Shares of Singapore shipping and logistics firm Neptune Orient Lines (NPTOF)
(NOL) rose 7.5 percent on Tuesday, buoyed by its deal to buy U.S.-based GATX Logistics for $210.5 million in cash. "They (NOL) have always said logistics is going to be a growth area for them. So, having made a significant acquisition, people tend to look at it positively because they are moving in the right direction," said Seah Hiang Hong, head of research at Kim Eng Securities. NOL said the acquisition would boost revenues for the group's unit APL Logistics -- the vehicle used to buy GATX -- by 70 percent or more than $300 million. GATX, owned by GATX Corp. (GMT)

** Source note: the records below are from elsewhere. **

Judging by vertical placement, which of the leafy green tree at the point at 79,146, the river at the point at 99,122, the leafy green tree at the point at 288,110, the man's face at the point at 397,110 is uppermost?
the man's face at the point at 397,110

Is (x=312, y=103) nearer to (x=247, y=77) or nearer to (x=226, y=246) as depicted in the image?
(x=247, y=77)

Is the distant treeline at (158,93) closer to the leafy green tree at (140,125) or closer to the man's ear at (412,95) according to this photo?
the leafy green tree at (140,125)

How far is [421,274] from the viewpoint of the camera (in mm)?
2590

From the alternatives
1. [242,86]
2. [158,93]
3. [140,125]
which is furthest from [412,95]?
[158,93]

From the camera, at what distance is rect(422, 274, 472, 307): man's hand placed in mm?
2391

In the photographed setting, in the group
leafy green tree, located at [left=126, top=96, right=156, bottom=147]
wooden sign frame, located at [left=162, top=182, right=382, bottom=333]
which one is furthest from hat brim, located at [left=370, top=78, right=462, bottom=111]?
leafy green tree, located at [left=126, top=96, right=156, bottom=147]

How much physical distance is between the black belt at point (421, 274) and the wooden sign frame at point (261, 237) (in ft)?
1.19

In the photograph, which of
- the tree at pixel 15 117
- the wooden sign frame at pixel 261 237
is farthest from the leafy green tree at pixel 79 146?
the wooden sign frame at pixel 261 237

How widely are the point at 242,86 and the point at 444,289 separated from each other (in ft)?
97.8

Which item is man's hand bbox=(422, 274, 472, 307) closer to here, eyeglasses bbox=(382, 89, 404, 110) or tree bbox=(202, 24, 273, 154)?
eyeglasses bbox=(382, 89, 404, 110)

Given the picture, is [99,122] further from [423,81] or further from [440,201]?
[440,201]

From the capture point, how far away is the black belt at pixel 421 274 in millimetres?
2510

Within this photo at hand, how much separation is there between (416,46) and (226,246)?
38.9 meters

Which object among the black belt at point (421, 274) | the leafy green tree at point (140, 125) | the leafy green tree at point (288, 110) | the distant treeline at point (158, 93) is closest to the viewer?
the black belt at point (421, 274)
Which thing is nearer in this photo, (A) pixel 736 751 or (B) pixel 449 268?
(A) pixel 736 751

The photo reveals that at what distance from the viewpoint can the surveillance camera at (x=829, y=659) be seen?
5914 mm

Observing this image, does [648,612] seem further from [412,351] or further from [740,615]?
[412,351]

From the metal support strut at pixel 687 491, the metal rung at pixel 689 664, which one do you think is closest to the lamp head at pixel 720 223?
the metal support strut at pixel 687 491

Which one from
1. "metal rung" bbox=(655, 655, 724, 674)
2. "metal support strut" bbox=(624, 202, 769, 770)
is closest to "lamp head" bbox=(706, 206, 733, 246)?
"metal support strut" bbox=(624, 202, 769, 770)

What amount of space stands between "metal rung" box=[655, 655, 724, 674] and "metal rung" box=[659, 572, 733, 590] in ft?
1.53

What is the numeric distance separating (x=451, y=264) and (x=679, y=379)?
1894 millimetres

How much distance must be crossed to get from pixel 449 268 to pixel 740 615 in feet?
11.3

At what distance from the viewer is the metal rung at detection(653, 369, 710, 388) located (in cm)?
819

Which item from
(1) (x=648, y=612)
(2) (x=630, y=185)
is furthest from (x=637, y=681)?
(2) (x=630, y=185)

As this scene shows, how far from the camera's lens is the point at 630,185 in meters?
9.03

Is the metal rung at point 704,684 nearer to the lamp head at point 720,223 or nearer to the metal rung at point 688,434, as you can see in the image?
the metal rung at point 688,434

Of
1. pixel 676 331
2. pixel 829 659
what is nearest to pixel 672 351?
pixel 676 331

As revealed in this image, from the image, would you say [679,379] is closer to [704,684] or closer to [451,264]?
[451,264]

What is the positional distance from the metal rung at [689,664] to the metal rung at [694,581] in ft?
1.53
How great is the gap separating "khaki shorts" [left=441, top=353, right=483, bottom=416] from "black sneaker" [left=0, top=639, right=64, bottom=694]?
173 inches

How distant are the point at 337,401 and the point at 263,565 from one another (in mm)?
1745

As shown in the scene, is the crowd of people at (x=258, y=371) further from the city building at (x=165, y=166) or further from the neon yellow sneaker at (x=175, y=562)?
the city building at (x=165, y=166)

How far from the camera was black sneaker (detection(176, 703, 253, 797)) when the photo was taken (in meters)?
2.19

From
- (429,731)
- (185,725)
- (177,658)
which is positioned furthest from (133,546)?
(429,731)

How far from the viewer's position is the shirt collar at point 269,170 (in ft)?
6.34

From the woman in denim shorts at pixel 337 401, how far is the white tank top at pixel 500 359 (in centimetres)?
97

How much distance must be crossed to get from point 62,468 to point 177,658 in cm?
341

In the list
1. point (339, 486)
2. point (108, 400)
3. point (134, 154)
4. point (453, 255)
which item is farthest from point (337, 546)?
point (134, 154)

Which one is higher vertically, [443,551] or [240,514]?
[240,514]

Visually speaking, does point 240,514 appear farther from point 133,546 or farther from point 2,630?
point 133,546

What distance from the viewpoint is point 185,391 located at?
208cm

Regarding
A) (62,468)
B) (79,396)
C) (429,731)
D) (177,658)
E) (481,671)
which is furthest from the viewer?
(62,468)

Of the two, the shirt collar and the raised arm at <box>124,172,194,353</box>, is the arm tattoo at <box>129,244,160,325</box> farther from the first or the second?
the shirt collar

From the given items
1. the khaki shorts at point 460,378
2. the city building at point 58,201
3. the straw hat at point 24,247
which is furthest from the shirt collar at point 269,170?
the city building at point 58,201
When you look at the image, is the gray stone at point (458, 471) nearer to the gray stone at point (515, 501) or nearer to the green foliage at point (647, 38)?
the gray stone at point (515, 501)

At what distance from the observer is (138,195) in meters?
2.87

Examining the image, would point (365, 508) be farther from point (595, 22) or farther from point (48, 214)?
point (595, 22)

until last June, is the second largest warehouse-based contract logistic company in the United States with
about 21 million sq ft of warehousing space. NOL said the completion of the deal was expected to take place during the first quarter of this year.
An analyst at a local bank said profit figures for the U.S. company were not available, but the price paid appeared reasonable. "It is a fair price on the assumption that the company makes a net margin of about five to seven percent, which would equate it to an entry price-to-earnings multiple of about 18 times, which is fair for a logistics company," the analyst said. "We have a fair value of S$2.30 and have maintained a buy."